Work out how many lines of the entries have the word "https" in them. Respond with that number only.

──────

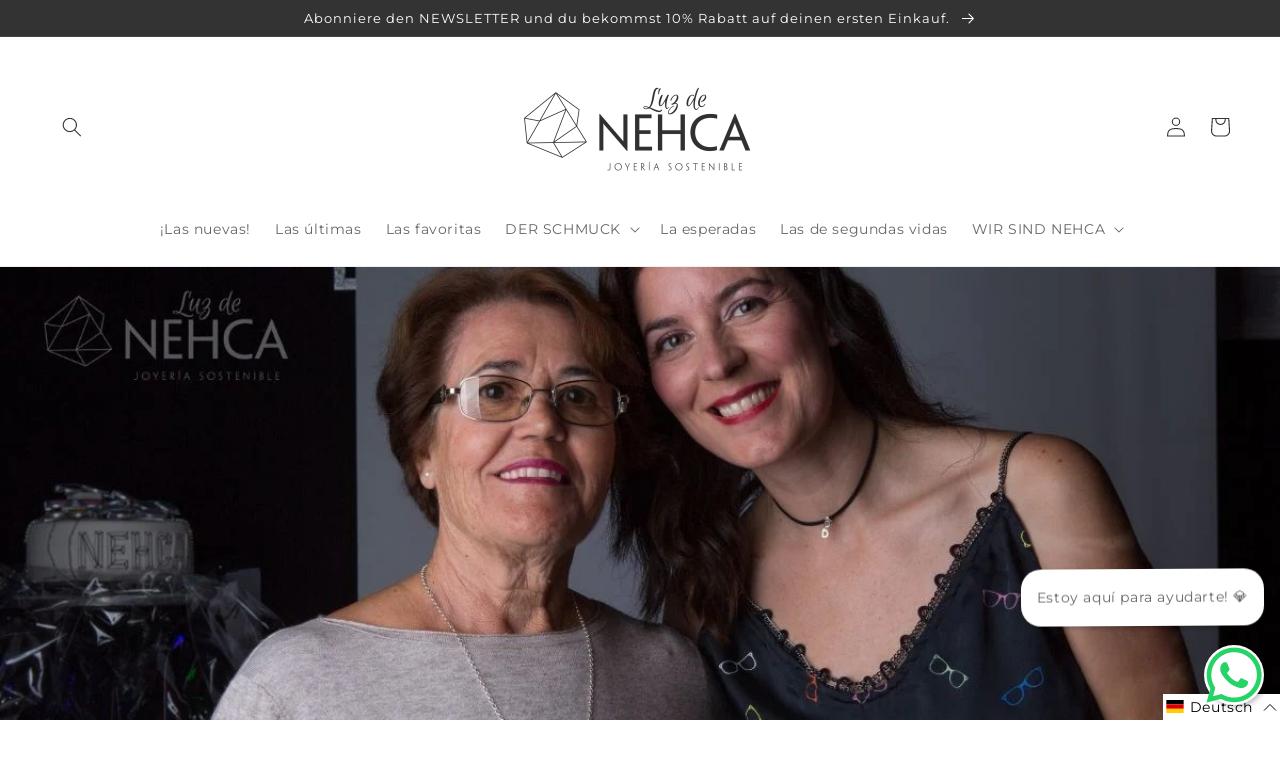

--- FILE ---
content_type: text/javascript; charset=utf-8
request_url: https://luzdenehca.com/de/cart/update.js
body_size: 421
content:
{"token":"hWN7vhQcwYTPcU0uWJ46eqaQ?key=e2f66d2e6bd483ff3b2a249e817e0aea","note":null,"attributes":{"language":"de"},"original_total_price":0,"total_price":0,"total_discount":0,"total_weight":0.0,"item_count":0,"items":[],"requires_shipping":false,"currency":"EUR","items_subtotal_price":0,"cart_level_discount_applications":[],"discount_codes":[],"items_changelog":{"added":[]}}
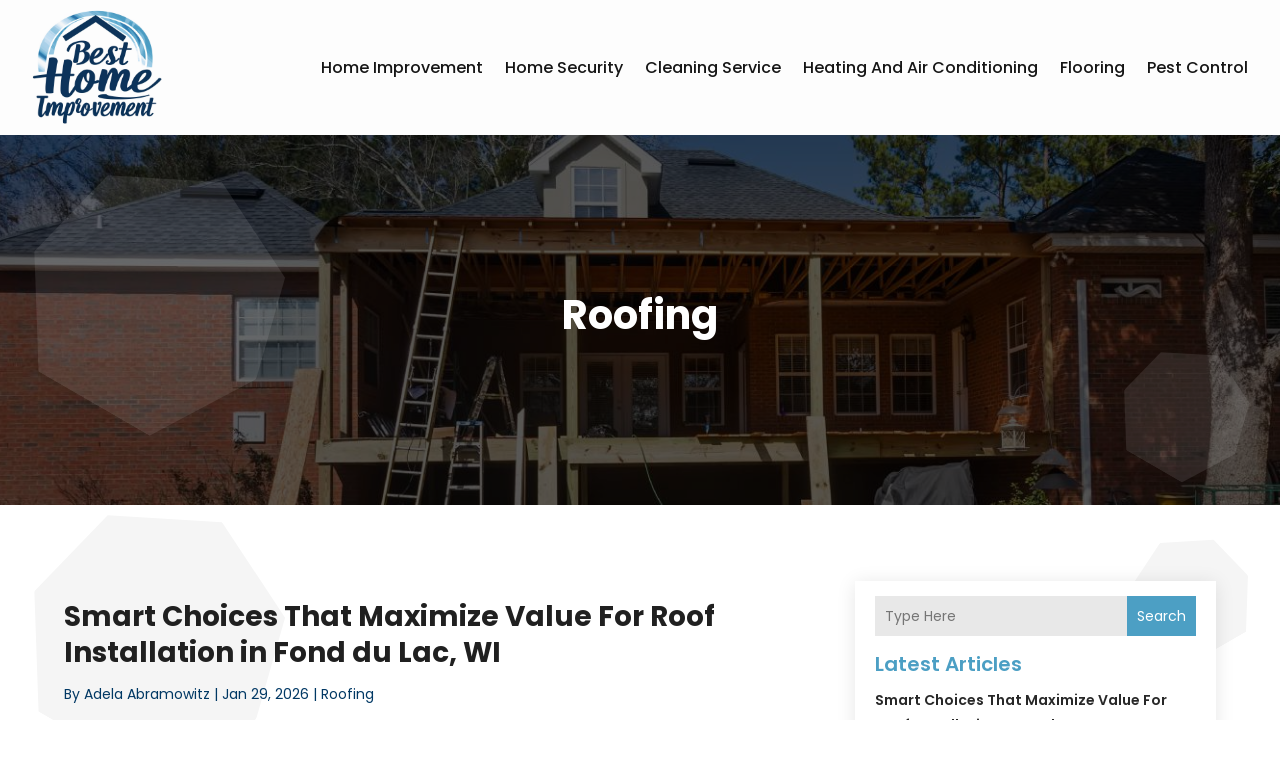

--- FILE ---
content_type: image/svg+xml
request_url: https://www.besthomeimprovement.co/wp-content/uploads/2024/04/Logo.svg
body_size: 608131
content:
<svg version="1.2" xmlns="http://www.w3.org/2000/svg" viewBox="0 0 776 688" width="160" height="142">
	<title>Logo</title>
	<defs>
		<image  width="1024" height="1024" id="img1" href="[data-uri]"/>
	</defs>
	<style>
	</style>
	<use id="Background" href="#img1" x="-134" y="-170"/>
</svg>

──────

> Task solution
2